By 12:47 GMT, Brent crude futures were up 49 cents, or 0.57%, trading at $85.89 per barrel. U.S. West Texas Intermediate (WTI) crude futures also saw a rise, gaining 69 cents, or 0.84%, to reach $83.31 per barrel. Both contracts had posted gains in the previous two sessions.

Brent futures are set to fall around 1% week-on-week, following four consecutive weekly gains. WTI futures remained relatively stable on a weekly basis.

Investor sentiment improved after data released on Thursday showed a decline in U.S. consumer prices for June. This has fueled speculation that the Federal Reserve may soon cut interest rates, potentially boosting economic growth and, consequently, fuel consumption.

However, the market remains cautious, awaiting more definitive actions. While Federal Reserve Chair Jerome Powell acknowledged the positive trend in inflation, he emphasized that more data is needed to justify a rate cut.

“Cooling U.S. inflation numbers may support the case for the Fed to kick-start its policy easing process earlier rather than later, but it also adds to the series of downside surprises in U.S. economic data, which points to a clear weakening of the U.S. economy,” said Yeap Jun Rong, market strategist at IG.

The robust summer fuel demand in the U.S. also supported oil prices. U.S. gasoline demand reached 9.4 million barrels per day (bpd) for the week ending July 5, the highest for that week since 2019. Additionally, jet fuel demand on a four-week average basis was the strongest since January 2020.

“The market will remain rangebound, paralysed by opposing forces of expected demand recovery fuelled by an anticipation of a strong summer for fuels consumption … but sentiment remains pegged by ongoing economic weakness and uncertain demand recovery,” said Emril Jamil, senior oil analyst at LSEG.

The strong fuel demand prompted U.S. refiners to increase activity and draw from crude oil stockpiles.
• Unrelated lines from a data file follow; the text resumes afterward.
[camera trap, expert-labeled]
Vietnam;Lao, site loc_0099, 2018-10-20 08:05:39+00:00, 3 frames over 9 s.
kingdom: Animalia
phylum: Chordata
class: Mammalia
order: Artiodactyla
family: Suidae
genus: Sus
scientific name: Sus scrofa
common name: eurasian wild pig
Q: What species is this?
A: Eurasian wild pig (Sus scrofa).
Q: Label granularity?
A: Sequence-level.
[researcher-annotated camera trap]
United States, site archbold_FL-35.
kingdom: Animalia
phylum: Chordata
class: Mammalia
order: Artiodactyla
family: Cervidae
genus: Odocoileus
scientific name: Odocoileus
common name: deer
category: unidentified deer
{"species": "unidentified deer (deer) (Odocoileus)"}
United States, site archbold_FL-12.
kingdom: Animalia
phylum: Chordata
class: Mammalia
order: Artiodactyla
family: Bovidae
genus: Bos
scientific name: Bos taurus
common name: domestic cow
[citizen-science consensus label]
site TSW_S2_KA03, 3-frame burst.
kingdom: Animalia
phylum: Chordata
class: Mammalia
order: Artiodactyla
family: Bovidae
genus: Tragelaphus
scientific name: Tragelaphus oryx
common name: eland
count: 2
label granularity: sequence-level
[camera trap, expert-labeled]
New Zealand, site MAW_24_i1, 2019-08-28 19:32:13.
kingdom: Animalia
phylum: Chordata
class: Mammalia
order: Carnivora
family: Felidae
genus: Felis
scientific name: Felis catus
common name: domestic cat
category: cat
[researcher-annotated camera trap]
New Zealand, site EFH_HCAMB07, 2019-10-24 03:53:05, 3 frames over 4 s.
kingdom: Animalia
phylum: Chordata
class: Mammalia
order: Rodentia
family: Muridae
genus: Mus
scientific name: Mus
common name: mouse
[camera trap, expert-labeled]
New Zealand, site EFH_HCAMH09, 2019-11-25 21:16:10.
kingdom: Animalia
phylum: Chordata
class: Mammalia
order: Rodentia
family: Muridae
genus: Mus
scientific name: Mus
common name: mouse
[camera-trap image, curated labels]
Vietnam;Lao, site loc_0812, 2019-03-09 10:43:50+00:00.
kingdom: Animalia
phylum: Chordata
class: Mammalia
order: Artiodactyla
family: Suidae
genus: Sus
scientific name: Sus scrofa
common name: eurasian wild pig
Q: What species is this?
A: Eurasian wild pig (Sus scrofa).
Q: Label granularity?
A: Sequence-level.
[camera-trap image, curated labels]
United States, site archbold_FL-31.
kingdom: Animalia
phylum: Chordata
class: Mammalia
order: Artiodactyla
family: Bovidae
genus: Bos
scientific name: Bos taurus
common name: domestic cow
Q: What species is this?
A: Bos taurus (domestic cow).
U.S. Gulf Coast refiners’ net input of crude rose last week to over 9.4 million bpd, the highest since January 2019.

Conversely, weaker demand signals from China, the world’s largest oil importer, could offset the positive outlook from the U.S. and weigh on prices.

“The recent downside correction is evidently over, although the speed of further ascent might be hindered by falling Chinese crude oil imports, which plummeted 11% in June from the previous year,” said Tamas Varga of oil broker PVM.

Analysis and Market Implications:

The easing of U.S. inflation and the potential for rate cuts by the Federal Reserve could lead to increased economic activity, driving up fuel demand. This scenario presents an opportunity for investors to capitalize on rising oil prices. However, the market remains cautious due to mixed signals from global economic data, particularly from China. Investors should monitor these developments closely, as they will significantly influence oil price movements and trading strategies.